2. Also, its clear that the broad division of society into priestly, warrior/ruler, agriculturist/merchant and "other" ranks predated buddha's time - although I doubt that the Aryans brought it with them; I think it's more likely that as a result of the Aryan ascendancy, Aryans just came to dominate the top two tiers of a hierarchy that probably also existed in the pre-Aryan population - as it appears to have done in almost all pre-modern societies. My sense of the scholarly literature, though, is that the elaborate system of dozens if not hundreds of specific castes is a much later phenomenon, and that even as late as the buddha's time, class mobility was possible (albeit unlikely) with the exception of the brahmans, the requirements for the ritual purity for which seemed to require hereditary entrance.
Sperwer
Either I'm misleading (grounds for principled disagreement) or I'm saying something trivially true (grounds for yawning agreement), per what you wrote earlier:
Similarly, although more accurate, I think that to assert that the buddha was a great [religious] leader who was or started out as a hindu is so say something that is trivial at best.
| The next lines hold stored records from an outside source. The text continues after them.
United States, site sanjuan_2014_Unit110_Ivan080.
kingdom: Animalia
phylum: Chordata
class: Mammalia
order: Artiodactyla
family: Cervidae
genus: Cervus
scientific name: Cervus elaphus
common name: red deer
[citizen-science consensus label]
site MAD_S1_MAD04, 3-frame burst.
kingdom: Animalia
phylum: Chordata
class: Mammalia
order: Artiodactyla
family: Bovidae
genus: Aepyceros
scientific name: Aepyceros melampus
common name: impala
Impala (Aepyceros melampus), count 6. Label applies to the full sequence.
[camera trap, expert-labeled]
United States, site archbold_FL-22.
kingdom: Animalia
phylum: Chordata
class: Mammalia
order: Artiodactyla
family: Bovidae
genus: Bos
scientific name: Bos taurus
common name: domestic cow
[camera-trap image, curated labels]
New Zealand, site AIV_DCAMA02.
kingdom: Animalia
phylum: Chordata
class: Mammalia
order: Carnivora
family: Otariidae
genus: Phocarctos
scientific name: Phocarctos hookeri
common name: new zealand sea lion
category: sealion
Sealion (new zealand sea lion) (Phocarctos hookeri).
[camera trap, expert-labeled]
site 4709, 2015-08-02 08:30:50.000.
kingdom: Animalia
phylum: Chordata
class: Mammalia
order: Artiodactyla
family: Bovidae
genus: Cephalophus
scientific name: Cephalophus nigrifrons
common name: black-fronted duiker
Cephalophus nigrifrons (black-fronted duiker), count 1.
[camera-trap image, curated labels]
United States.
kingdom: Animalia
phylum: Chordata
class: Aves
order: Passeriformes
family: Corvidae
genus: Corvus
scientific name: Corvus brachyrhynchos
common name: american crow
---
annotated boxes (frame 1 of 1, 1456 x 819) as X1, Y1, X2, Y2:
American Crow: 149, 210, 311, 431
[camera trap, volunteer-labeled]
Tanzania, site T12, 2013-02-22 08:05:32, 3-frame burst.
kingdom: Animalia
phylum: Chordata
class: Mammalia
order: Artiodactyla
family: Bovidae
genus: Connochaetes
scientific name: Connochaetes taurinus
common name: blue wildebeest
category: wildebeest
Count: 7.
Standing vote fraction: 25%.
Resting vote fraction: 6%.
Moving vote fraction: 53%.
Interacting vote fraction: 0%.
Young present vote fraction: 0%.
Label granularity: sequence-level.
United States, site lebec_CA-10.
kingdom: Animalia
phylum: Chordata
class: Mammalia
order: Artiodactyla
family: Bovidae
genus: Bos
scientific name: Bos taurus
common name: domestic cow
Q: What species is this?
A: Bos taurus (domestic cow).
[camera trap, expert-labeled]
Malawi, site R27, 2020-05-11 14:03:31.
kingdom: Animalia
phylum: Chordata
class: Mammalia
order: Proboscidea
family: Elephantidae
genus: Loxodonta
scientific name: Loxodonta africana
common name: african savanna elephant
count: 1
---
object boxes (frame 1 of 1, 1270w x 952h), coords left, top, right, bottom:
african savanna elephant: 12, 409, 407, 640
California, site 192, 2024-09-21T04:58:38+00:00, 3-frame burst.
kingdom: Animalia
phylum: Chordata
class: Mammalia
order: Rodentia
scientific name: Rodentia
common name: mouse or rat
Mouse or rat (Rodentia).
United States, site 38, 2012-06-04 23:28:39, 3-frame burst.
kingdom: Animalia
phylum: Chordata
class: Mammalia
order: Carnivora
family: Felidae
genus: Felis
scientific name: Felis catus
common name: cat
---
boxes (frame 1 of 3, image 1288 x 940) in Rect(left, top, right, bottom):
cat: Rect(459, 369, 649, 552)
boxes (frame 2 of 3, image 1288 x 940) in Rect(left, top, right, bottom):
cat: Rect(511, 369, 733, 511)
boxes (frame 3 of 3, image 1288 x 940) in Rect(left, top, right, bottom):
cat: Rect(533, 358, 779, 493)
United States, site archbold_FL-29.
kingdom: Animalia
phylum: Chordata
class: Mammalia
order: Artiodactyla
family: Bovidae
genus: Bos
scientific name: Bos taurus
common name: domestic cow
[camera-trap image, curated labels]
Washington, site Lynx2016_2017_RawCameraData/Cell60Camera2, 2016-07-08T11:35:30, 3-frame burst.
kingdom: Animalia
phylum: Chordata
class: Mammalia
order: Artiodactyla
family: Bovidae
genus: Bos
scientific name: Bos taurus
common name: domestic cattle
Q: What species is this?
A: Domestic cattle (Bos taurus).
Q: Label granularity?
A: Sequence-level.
If I have to choose, I'll choose being trivial, though I didn't argue he was a great religious leader. The question "What is religion?" remains unsettled, so I'm agnostic as to Reppert's original query*, though leaning a bit toward the "he was a religious teacher" notion**. Maybe I'll flesh this out in a later post.
In fact, I thought my original claim was trivial when I wrote it. This whole exchange has been a surprise and a revelation for me. Now I know better.
So thank you: I'll speak more cautiously from now on, though I'm never quite sure whose toes I'll step on next!
Regarding point (2) above: I'd have to do a good bit of reading before I could offer my own opinion. There's a lot of scholarship out there about the Aryan influx (for lack of a better term), but I've read next to none of it.
*The query was: "The question I have is what makes Buddha a religious teacher, and not an ethical philosopher." Given the answers proffered by other writers, I think the question should be changed to, "The question I have is what, if anything, makes Buddha a religious teacher, and not an ethical philosopher."
**This would be in contrast to the idea that the Buddha was a philosopher in the Greek sense. I'd be curious to know how many of the prominent Greek philosophers practiced something like Hindu or Buddhist meditation.